Aujourd’hui encore, dans les relations œcuméniques,
la cène reste une pomme majeure de discorde et malgré
de nombreux efforts, on n’arrive pas à rapprocher les points
de vue. Le débat porte principalement sur l’hospitalité
eucharistique : une Église peut-elle inviter les fidèles
d’une autre Église à sa table de communion, sans
leur demander, pour cela, de renier leurs convictions propres ? Beaucoup
d’Églises protestantes (ainsi l’Église Réformée
de France) le font. Le catholicisme romain s’y refuse ; il n’accepte
des protestants qu’à des conditions qui équivalent
à une abjuration. Mais cette rigidité est plus affirmée
que pratiquée : dans les faits, jamais aucun contrôle ne
s’exerce et beaucoup de prêtres, Dieu merci, enfreignent
une règle qu’ils jugent excessive. Il n’en demeure
pas moins que cette règle, même si elle est plus théorique
qu’effective, entraîne quantité de frictions, de tensions
ou d’affrontements entre les Églises. Ce que nous appelons
communion est toujours un des facteurs majeurs de division.
Deux publications récentes (elles datent de 2005)
montrent que des évolutions intéressantes se produisent
et laissent espérer des changements sur ce point.
1. Trois centres d’études universitaires œcuméniques
(Strasbourg, Tübingen, Bensheim), qui réunissent théologiens
catholiques et protestants, viennent de publier une brochure commune
intitulée Le partage eucharistique entre les Églises
est possible (Academic Press, Fribourg).
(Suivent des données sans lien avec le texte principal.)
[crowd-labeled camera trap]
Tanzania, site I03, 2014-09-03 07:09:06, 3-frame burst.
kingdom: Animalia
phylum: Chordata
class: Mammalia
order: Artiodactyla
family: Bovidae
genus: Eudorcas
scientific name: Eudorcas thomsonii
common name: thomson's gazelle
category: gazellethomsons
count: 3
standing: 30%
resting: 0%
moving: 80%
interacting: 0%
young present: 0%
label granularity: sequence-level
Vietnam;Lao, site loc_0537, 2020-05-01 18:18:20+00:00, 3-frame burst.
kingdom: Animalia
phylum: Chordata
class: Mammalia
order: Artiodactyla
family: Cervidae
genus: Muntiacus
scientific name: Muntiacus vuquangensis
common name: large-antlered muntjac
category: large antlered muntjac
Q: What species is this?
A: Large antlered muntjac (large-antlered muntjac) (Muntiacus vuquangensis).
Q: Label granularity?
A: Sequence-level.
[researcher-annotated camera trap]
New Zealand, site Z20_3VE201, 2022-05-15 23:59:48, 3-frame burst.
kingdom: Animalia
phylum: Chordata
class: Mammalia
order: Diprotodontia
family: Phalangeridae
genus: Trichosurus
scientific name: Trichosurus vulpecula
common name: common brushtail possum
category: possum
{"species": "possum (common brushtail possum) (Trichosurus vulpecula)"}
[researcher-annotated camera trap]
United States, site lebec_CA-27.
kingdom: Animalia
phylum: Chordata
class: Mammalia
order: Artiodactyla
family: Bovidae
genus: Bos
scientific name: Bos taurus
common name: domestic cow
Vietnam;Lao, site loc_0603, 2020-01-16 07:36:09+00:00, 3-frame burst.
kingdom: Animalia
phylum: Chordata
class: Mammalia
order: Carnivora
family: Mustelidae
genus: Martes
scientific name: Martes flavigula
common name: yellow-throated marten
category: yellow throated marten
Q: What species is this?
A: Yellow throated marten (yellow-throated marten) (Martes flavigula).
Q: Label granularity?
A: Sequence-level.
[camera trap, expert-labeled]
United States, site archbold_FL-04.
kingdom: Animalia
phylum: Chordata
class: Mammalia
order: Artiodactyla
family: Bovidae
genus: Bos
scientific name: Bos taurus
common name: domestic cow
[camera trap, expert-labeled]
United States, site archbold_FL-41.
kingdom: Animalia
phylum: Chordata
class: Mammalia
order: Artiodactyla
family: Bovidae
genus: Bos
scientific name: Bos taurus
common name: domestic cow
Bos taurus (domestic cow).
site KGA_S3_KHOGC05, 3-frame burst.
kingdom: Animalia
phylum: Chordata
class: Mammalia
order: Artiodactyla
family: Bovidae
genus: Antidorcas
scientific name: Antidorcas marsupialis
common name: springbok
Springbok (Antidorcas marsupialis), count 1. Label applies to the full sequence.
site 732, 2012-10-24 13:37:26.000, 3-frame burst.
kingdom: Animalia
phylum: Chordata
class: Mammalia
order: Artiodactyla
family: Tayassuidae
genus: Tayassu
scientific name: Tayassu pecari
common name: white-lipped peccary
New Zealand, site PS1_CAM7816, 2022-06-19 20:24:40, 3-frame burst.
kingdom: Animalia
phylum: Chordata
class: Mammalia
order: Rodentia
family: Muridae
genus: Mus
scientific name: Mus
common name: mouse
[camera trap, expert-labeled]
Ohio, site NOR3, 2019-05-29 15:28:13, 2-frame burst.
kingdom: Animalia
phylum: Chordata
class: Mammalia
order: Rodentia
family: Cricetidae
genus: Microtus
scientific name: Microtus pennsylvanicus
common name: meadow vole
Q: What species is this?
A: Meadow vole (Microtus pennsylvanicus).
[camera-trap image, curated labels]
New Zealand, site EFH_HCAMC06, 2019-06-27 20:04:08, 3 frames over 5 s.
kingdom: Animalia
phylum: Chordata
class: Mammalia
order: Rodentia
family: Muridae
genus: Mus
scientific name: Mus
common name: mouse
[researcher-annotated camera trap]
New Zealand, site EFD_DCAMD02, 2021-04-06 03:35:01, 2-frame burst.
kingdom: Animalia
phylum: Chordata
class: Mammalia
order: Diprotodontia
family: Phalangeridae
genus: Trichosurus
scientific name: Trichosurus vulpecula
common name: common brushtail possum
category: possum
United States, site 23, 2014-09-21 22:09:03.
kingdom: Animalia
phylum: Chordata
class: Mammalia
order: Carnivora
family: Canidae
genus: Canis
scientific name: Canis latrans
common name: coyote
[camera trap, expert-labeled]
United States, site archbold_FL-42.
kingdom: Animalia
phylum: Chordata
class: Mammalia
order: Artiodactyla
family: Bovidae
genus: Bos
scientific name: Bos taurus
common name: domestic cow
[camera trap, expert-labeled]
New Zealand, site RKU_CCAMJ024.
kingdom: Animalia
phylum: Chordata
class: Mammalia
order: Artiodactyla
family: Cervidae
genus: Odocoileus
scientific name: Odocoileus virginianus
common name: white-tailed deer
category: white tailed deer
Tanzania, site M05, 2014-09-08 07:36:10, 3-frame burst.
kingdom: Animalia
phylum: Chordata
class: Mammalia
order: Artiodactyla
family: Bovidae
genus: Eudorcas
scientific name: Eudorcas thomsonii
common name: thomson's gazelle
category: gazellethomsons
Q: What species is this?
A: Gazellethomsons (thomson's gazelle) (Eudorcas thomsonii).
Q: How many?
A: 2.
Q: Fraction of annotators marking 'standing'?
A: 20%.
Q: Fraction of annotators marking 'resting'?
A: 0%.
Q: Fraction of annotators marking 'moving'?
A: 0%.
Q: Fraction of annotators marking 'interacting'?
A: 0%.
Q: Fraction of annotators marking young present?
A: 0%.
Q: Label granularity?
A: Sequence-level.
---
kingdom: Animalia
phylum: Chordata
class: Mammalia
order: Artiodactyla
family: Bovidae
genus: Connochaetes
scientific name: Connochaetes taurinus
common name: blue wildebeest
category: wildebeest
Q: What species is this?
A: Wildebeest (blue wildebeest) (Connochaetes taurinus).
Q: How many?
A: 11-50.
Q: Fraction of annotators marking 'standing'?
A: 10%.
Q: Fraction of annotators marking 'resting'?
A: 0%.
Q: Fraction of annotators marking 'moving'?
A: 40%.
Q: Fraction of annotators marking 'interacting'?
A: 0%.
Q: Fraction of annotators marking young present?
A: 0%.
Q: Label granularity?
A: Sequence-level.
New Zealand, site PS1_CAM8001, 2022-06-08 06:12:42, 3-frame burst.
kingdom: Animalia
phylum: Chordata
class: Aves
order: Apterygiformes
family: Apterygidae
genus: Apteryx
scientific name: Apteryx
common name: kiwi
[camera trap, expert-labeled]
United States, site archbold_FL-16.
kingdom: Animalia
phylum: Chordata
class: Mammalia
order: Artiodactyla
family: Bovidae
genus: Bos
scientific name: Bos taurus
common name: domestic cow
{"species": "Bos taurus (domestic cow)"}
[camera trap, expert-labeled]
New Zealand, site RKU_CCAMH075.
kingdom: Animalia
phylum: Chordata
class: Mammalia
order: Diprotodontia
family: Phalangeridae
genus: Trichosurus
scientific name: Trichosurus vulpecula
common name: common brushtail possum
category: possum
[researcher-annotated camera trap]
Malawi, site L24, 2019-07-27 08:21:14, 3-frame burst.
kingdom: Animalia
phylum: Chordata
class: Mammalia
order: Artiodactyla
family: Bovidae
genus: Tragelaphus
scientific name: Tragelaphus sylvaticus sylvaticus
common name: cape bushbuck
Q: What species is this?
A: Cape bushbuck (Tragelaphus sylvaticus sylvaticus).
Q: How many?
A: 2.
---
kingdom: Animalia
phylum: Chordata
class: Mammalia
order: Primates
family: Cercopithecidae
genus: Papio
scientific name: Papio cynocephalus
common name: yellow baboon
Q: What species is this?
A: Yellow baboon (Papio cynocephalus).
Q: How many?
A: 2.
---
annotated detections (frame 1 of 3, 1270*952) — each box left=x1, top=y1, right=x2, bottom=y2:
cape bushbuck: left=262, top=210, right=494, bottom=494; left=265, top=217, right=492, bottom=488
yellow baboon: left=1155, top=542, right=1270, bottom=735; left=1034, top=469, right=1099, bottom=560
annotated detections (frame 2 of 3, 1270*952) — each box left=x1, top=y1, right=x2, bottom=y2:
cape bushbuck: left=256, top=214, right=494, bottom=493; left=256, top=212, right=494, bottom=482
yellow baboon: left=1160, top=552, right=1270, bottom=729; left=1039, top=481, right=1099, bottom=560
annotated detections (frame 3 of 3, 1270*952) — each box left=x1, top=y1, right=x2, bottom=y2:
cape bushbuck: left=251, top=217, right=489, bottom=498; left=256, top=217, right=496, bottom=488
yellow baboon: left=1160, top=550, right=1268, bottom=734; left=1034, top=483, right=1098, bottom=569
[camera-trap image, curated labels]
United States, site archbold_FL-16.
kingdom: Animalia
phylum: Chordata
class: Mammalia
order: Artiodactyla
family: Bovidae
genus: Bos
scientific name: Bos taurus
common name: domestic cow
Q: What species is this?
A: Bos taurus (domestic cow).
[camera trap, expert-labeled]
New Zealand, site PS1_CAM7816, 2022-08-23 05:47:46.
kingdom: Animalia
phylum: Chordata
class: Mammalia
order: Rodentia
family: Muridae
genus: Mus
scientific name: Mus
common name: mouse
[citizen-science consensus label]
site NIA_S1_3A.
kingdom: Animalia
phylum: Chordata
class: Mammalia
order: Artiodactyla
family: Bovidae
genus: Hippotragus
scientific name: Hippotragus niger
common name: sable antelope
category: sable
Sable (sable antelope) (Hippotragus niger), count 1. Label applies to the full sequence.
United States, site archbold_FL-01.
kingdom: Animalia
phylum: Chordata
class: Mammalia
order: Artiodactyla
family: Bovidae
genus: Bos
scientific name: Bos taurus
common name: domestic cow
Elle est malheureusement
rédigée dans le style indigeste habituel des documents
interreligieux (des thèses suivies de commentaires), mais elle
a le mérite de souligner que le refus de l’hospitalité
eucharistique contredit les principes mêmes du catholicisme
; suffisamment de choses rapprochent les chrétiens de diverses
confessions pour que cette interdiction soit illégitime. L’ouverture
reste cependant limitée ; je n’ai pas eu le sentiment
qu’elle s’étend jusqu’aux protestants qui, comme
moi, se situent dans la ligne de Zwingli, et ce document n’amorce
nullement la révision de la conception du sacrement qui me
paraît nécessaire.
2. Avec une liberté, une vigueur, une humanité et
un sens pastoral qui m’ont impressionné, un prêtre
breton non conformiste (Jean-Pierre Bagot, Propos intempestifs sur
l’Eucharistie, Cerf, Paris) va plus loin. À partir d’analyses
fines, claires et bien informées, il voit avant tout dans l’eucharistie
un repas communautaire. Il écarte les notions de sacrifice
et de présence réelle (si elles ont eu de la pertinence
autrefois, elles n’ont plus grand sens dans notre culture) et
il insiste sur le partage fraternel qu’il juge central et déterminant.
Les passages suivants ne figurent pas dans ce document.